As he traveled and visited schools, Rose considered the factors that make teaching school such complex work and he described the practices by which good teachers were supporting young people: “As one teaches, one’s knowledge plays out in social space, and this is one of the things that makes teaching such a complex activity… The teachers we observed operate with a knowledge of individual students’ lives, of local history and economy, and of social-cultural traditions and practices… A teacher must use these various kinds of knowledge—knowledge of subject matter, of practice, of one’s students, of relation—within the institutional confines of mass education. The teachers I visited had, over time, developed ways to act with some effectiveness within these constraints—though not without times of confusion and defeat—and they had determined ways of organizing their classrooms that enabled them to honor their beliefs about teaching and learning… At heart, the teachers in Possible Lives were able to affirm in a deep and comprehensive way the capability of the students in their classrooms.

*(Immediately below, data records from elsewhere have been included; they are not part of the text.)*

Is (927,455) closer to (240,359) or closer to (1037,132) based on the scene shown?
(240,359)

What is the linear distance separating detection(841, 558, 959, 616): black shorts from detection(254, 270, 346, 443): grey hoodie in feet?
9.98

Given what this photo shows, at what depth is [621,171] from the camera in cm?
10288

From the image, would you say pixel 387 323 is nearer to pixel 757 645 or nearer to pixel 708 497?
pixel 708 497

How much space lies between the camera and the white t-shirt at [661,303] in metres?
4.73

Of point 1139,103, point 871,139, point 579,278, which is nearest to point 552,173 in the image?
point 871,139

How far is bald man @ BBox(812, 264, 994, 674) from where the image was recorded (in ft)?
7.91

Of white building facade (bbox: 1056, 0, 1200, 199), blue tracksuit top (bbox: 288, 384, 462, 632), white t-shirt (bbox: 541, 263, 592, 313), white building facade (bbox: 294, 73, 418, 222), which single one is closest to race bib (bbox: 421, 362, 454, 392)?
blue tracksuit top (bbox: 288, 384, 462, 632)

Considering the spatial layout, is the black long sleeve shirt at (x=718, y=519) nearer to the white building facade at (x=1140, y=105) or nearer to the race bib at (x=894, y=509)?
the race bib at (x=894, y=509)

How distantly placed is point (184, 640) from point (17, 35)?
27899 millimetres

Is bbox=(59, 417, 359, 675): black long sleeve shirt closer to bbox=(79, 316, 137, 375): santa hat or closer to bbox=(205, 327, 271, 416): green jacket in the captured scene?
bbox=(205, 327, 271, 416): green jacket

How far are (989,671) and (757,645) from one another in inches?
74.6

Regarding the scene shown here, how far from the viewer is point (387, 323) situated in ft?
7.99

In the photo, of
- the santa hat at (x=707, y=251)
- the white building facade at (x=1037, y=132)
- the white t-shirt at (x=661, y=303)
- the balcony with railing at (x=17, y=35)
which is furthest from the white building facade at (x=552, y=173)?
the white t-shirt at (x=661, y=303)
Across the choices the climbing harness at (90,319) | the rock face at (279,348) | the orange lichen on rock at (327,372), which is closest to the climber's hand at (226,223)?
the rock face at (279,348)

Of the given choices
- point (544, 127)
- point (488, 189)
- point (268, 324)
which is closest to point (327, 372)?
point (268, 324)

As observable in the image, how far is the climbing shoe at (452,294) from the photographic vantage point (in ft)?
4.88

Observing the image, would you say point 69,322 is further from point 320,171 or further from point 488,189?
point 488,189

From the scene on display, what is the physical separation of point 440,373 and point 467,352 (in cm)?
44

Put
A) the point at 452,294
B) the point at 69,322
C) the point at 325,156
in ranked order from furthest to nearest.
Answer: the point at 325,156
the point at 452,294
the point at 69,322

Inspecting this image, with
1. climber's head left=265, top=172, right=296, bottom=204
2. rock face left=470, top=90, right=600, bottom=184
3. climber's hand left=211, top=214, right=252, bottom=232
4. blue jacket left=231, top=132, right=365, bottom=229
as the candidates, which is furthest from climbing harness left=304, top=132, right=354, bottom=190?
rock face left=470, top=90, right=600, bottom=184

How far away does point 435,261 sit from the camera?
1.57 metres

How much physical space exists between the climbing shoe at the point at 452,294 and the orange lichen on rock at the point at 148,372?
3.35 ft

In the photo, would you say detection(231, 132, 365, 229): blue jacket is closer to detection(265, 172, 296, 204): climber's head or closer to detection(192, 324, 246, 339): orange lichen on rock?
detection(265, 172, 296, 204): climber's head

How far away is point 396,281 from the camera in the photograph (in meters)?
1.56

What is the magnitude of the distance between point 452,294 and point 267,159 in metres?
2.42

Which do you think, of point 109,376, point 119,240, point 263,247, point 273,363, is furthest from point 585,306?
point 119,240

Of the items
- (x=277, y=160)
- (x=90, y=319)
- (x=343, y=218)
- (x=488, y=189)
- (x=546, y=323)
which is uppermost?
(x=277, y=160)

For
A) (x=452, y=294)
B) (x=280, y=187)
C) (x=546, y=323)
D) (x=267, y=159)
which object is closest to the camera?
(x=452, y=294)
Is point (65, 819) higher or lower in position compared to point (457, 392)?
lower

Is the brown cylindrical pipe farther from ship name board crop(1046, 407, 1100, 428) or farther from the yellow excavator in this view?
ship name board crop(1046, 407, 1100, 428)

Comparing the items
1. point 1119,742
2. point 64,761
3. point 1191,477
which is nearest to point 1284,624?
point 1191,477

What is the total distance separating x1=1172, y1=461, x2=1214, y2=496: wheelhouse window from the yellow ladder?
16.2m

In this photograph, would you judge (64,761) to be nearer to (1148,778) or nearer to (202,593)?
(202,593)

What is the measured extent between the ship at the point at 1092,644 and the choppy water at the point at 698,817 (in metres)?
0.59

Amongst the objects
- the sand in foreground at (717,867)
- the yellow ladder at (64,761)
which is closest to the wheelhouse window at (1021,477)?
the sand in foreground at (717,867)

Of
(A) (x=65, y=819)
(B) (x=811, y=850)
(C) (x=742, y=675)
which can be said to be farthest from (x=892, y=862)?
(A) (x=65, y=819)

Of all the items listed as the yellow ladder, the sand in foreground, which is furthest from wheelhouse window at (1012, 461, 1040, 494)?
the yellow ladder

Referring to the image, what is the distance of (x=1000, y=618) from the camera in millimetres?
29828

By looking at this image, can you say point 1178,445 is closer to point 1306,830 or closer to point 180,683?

Thus the high expectations they held for what their students could accomplish… Such affirmation of intellectual and civic potential, particularly within populations that have been historically devalued in our society gives to these teachers’ work a dimension of advocacy, a moral and political purpose.”  (Possible Lives, pp. 418-423

In a 2014 summary article based on years of observing teachers in their classrooms, Rose published the best definition I know of excellent teaching: “Some of the teachers I visited were new, and some had taught for decades. Some organized their classrooms with desks in rows, and others turned their rooms into hives of activity. Some were real performers, and some were serious and proper. For all the variation, however, the classrooms shared certain qualities… The classrooms were safe. They provided physical safety…. but there was also safety from insult and diminishment…. Intimately related to safety is respect…. Talking about safety and respect leads to a consideration of authority…. A teacher’s authority came not just with age or with the role, but from multiple sources—knowing the subject, appreciating students’ backgrounds, and providing a safe and respectful space. And even in traditionally run classrooms, authority was distributed…. These classrooms, then, were places of expectation and responsibility…. Overall the students I talked to, from primary-grade children to graduating seniors, had the sense that their teachers had their best interests at heart and their classrooms were good places to be.”

Now decades later in 2024, there are other symptoms of widespread lack of respect for teachers.  It isn’t just that politicians rail against teachers, but across the states, legislators continue to enact budgets too meager to support adequate salaries for teachers. Public school districts across the United States continue to pay teachers less than other comparably educated professionals. This month the Economic Policy Institute published its annual report compiled by Sylvia Allegretto: Teacher Pay Rises in 2024—but Not Enough to Shrink Pay Gap with Other College Graduates. Allegretto, who conducts this annual research, is a labor economist and former co-chair of the Center on Wage and Employment Dynamics at the University of California, Berkeley.  The trend is not new; for years Allegretto has been tracking the failure of teachers’ salaries to keep up with the pace of salaries in other professions.

Allegretto reports: “The pay penalty for teachers—the regression-adjusted gap between the weekly wages of teachers and college graduates working in other professions—grew to a record 26.6% in 2023, a significant increase from 6.1% in 1996. On average. teachers earned 73.4 cents for every dollar relative to the earnings of similar other professionals in 2023. Although teachers typically receive better benefits packages than other professionals do, this ‘benefits advantage’ is not sufficiently large to offset the growing wage penalty for teachers. The relative teacher weekly wage penalty exceeded 20% in 36 states….”

You can consult Allegretto’s bar graph to discover how salaries for teachers in your state compare to salaries in other professions.  The results are discouraging and sometimes surprising.